In anticipation of a new long overdue album from Carleigh Nesbit, and before I write a review of Carl Anderson’s soon to be released Risk of Loss, I thought it might be information-lucrative to replicate a review I had written for the FAME website back in 2008. Nesbit was in high school back then, a waif of a girl with a pure voice and a vision beyond her years. Carl was young, too, with a voice which offset hers to perfection. The album was Charlottesville magic, musicians and music from that growing music scene pulling together to help the kid make good. It may not have rocked the charts, but Flower to the Bee was and is a sweet moment in time. Reprinted from the FAME website:
Pound for pound, Charlottesville more than holds its own in the world of music. Devon Sproule, Shannon Worrell, Sam Wilson, Peyton Tochterman, Paul Curreri, Sarah White and many more (way too many to list here) all call Charlottesville home, and for good reason. The city has soul. The city has heart. More than that, the city has music. In boxcar loads.
Write Carleigh Nesbit’s name across one of those boxcars.

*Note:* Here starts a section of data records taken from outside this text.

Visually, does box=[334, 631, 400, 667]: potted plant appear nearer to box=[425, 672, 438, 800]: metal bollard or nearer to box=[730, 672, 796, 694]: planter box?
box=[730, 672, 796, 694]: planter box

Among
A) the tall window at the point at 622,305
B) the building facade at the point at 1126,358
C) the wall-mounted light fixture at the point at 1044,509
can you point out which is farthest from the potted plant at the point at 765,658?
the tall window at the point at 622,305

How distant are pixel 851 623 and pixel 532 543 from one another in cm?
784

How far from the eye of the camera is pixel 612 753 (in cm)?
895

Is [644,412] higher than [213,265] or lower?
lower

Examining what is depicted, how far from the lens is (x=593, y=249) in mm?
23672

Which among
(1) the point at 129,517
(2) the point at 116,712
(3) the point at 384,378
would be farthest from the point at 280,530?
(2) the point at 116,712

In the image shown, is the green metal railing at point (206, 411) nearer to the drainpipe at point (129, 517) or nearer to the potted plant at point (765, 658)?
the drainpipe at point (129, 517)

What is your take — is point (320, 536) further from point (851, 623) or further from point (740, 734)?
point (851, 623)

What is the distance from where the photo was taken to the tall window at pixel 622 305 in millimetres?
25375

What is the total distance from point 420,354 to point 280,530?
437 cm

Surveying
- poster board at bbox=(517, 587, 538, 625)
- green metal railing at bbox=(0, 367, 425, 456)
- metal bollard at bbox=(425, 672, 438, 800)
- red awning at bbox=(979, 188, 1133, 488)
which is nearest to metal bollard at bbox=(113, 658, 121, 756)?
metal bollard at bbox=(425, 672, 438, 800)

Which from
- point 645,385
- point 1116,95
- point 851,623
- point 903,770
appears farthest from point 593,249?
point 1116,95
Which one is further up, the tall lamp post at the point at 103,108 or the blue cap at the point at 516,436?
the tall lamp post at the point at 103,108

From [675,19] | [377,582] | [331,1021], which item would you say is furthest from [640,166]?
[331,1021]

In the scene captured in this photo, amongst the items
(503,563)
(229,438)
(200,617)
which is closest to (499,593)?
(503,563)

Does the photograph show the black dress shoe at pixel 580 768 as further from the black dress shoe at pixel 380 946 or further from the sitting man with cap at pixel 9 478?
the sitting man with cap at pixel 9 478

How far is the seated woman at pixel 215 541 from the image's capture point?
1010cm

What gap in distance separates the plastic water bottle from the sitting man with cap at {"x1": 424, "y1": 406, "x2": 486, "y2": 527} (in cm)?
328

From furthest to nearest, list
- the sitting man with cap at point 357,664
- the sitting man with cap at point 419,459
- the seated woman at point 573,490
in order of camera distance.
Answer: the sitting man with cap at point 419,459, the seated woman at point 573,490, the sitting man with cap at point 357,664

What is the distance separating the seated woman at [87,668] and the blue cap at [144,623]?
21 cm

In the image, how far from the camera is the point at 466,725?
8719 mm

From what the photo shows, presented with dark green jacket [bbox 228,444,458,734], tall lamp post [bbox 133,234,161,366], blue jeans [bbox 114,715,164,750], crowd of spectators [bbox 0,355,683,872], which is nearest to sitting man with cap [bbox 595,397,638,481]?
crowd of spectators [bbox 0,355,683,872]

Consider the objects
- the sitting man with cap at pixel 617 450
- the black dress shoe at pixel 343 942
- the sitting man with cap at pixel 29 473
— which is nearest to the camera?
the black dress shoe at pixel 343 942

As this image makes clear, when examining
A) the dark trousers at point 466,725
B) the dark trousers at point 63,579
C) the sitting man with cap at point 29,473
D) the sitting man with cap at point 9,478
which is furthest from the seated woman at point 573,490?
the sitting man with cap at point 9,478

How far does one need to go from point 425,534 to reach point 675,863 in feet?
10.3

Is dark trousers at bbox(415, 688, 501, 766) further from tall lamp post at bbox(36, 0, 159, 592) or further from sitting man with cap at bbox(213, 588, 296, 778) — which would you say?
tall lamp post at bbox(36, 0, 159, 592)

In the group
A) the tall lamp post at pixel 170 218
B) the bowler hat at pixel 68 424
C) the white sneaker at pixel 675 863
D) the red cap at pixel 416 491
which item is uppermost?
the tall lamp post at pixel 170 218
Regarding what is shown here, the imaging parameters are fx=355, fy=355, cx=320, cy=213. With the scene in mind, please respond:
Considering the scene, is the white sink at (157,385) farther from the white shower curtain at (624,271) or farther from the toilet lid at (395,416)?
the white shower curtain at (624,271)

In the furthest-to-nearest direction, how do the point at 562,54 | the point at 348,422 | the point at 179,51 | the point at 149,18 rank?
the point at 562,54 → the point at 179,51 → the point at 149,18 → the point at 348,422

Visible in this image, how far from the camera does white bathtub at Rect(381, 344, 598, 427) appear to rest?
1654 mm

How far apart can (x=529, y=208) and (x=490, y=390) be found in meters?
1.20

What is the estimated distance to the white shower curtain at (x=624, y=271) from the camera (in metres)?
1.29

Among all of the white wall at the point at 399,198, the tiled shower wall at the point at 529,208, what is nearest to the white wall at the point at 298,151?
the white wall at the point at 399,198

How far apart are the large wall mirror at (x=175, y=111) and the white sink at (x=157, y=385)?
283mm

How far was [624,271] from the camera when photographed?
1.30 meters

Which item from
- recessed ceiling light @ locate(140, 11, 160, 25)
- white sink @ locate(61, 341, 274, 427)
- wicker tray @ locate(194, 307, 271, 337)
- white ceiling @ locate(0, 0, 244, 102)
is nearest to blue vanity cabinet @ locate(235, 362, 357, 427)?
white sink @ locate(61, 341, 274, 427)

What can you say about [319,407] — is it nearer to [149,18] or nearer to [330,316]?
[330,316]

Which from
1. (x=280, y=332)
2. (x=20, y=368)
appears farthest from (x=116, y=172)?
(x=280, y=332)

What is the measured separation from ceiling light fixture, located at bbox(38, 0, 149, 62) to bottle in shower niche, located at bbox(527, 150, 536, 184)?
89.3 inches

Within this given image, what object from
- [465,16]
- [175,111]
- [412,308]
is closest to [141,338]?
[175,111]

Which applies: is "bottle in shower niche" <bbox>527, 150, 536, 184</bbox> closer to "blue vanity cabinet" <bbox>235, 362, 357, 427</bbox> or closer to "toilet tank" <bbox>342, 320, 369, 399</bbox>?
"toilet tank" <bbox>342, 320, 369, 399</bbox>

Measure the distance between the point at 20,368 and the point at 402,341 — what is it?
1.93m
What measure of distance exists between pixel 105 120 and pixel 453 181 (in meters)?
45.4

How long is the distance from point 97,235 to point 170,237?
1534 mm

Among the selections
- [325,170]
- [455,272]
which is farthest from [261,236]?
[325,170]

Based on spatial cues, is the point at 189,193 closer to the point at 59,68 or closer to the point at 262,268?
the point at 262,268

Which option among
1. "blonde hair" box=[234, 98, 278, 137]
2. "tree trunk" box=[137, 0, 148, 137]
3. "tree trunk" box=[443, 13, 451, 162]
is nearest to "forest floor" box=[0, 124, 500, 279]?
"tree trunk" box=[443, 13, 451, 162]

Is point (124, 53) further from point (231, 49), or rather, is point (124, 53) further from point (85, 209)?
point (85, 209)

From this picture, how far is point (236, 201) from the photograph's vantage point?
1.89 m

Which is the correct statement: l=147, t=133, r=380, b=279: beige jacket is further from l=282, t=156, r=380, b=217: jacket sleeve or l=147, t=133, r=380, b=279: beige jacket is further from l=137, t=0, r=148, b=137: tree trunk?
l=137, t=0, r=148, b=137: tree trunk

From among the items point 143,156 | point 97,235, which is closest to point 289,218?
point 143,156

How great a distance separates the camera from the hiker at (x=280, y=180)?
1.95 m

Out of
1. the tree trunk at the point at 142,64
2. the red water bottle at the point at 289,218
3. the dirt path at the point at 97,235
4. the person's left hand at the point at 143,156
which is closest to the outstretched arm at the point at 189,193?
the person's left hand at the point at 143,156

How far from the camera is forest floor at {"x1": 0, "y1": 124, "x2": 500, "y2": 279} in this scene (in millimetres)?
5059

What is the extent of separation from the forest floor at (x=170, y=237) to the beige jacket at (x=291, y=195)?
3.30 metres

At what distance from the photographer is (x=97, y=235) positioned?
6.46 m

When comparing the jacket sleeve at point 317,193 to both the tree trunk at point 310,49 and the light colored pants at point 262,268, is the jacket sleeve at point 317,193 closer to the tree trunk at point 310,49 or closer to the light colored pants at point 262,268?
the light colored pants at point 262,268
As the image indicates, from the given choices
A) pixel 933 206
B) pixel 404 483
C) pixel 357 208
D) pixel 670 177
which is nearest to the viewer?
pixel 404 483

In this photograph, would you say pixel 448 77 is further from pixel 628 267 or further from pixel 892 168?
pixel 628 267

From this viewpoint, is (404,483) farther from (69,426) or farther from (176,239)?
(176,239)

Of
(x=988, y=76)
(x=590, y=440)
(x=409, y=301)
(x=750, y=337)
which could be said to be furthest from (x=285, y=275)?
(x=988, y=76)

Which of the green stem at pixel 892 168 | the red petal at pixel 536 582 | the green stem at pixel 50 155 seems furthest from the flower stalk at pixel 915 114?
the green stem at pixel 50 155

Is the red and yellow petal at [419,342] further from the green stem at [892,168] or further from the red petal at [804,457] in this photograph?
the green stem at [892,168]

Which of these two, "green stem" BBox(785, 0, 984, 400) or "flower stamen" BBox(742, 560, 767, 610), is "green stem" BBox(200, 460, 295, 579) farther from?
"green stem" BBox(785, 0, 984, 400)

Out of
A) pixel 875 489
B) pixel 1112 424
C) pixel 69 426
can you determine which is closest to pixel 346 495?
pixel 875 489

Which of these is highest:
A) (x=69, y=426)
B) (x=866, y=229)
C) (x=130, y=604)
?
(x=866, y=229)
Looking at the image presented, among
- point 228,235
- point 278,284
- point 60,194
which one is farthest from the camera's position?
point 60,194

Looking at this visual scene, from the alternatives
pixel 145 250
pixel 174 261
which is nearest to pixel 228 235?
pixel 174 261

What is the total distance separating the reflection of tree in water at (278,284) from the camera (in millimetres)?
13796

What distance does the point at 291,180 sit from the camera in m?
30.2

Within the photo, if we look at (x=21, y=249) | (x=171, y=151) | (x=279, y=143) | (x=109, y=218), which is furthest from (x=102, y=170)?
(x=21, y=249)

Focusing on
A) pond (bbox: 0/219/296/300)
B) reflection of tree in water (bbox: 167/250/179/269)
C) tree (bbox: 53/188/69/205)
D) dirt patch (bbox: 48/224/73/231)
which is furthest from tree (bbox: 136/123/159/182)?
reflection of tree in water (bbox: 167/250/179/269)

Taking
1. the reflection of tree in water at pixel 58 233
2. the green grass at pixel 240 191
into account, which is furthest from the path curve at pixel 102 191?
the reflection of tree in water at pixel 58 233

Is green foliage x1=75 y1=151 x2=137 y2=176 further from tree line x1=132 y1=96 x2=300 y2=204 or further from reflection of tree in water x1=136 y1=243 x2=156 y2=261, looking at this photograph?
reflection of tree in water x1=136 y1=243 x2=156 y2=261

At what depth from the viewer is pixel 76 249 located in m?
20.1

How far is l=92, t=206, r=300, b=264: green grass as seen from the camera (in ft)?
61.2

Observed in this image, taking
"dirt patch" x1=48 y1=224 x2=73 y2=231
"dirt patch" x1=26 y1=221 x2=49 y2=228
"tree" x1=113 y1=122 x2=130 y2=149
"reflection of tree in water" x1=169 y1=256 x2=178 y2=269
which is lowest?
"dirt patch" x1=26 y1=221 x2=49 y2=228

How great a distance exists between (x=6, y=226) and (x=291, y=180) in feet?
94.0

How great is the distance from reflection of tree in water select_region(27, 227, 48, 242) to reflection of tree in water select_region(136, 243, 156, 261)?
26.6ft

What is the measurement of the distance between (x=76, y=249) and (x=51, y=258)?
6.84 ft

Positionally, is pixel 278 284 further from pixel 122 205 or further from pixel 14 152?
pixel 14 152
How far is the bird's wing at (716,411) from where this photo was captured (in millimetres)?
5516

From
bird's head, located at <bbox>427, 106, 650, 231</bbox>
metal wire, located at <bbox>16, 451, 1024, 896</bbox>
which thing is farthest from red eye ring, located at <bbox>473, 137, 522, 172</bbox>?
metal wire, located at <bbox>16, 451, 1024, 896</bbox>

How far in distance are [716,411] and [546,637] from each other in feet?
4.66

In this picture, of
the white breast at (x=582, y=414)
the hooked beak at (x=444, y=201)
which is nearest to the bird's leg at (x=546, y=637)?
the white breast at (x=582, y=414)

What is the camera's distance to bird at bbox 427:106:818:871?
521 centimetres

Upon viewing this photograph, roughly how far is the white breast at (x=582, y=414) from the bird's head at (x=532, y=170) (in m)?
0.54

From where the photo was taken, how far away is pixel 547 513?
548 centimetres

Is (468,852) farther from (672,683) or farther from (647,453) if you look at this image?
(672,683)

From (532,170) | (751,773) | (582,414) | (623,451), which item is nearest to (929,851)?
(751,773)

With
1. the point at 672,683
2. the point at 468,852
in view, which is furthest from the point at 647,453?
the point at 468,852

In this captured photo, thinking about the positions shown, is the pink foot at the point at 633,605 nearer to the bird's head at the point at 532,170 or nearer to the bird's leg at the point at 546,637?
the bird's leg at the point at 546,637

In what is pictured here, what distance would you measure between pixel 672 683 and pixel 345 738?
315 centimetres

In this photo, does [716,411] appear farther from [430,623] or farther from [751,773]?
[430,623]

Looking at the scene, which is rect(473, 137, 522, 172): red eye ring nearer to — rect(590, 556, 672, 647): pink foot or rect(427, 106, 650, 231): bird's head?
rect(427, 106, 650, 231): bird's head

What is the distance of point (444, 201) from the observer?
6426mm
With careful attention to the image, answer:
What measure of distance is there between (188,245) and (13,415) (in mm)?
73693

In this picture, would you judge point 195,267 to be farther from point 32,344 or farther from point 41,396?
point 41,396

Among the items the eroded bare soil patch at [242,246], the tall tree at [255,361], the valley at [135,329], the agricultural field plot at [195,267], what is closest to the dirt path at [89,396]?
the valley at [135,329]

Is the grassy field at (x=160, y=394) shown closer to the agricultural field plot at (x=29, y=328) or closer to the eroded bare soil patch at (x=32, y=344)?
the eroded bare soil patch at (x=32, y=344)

With slight Southern drawl and a musical maturity way beyond her tender years, Nesbit embodies the spirit of modern mountain music, and why not? Well, it’s not mountain music, and yet it is. It is pure and smooth and hauntingly melodic at times, upbeat and downright clog-worthy at others. It is dirt-under-the-fingernails from a voice which puts you at your ease. It is the mountain without the twang. You see, Nesbit grew up around the Blue Ridge Mountains. You almost have to live there to understand.
Nesbit understands. “Your City Skies,” homage to the country more than a knock on the city, is direct and to the point. “I asked a man when’s the last you heard a banjo,” she sings, “He said oh no it’s been so long/I said let me remind you where I come from fiddles cry all night/They sing mournful mountain songs”. An insightful look at lonely in a song overflowing with insight, Nesbit goes for the heart. A direct hit — amongst eight other direct hits.
Flower To the Bee is an album full of insight, actually. Love, life, whimsy, lonely, happy, sad — Nesbit covers it all like she is born to it. She is. You cannot go from the country-ish “Three Steps Out the Door” to the upbeat and poppish “I’ve Got a Secret” to the traditional and folky “Anna’s Tambourine” without being grounded in the music. In a world of chaos, she reminds us how important being grounded can be.
And Nesbit grounds you. With voice smooth and at times frail, she cuts through the chaff with a disarming honesty which is incredibly refreshing. She gives you musical versions of everything from friendly handshake to welcoming hug and beyond. Not once does she try to be who she is not. These days, that says a whole lot.
This is one really fine album and producer Jeff Romano deserves a good deal of credit for the sound. Twisting dials to perfection, he also as provides his own instrumental expertise while gathering a superb crew of sidemen who play together as if they had been playing together for years: Stuart Gunter (drums), Bob Bowen (bass), Andy Thacker (mandolin), Ann Marie Calhoun (fiddle), Charlie Bell (dobro, pedal steel). Add Devon Sproule and Carleigh’s sometimes partner Carl Anderson providing additional voices, understated but essential, and you have an awesome unification of talent. That amount of talent could easily have overpowered Nesbit, whose voice relies on warmth rather than strength, but real talent knows how to find a balance and this album is as balanced as it gets. It reinforces my faith in music as THE force in an industry which at times feels like it has lost its way.
This album draws me to Charlottesville almost as if I’d once been there. Truth be told, I have not had the pleasure, but I am getting to know its music and its musicians well enough to champion its scene. It is a vibrant scene, every bit as important as any out there. And it is alive. Ask Carleigh Nesbit. She loves it there. Everytime I hear Flower To the Bee, so do I.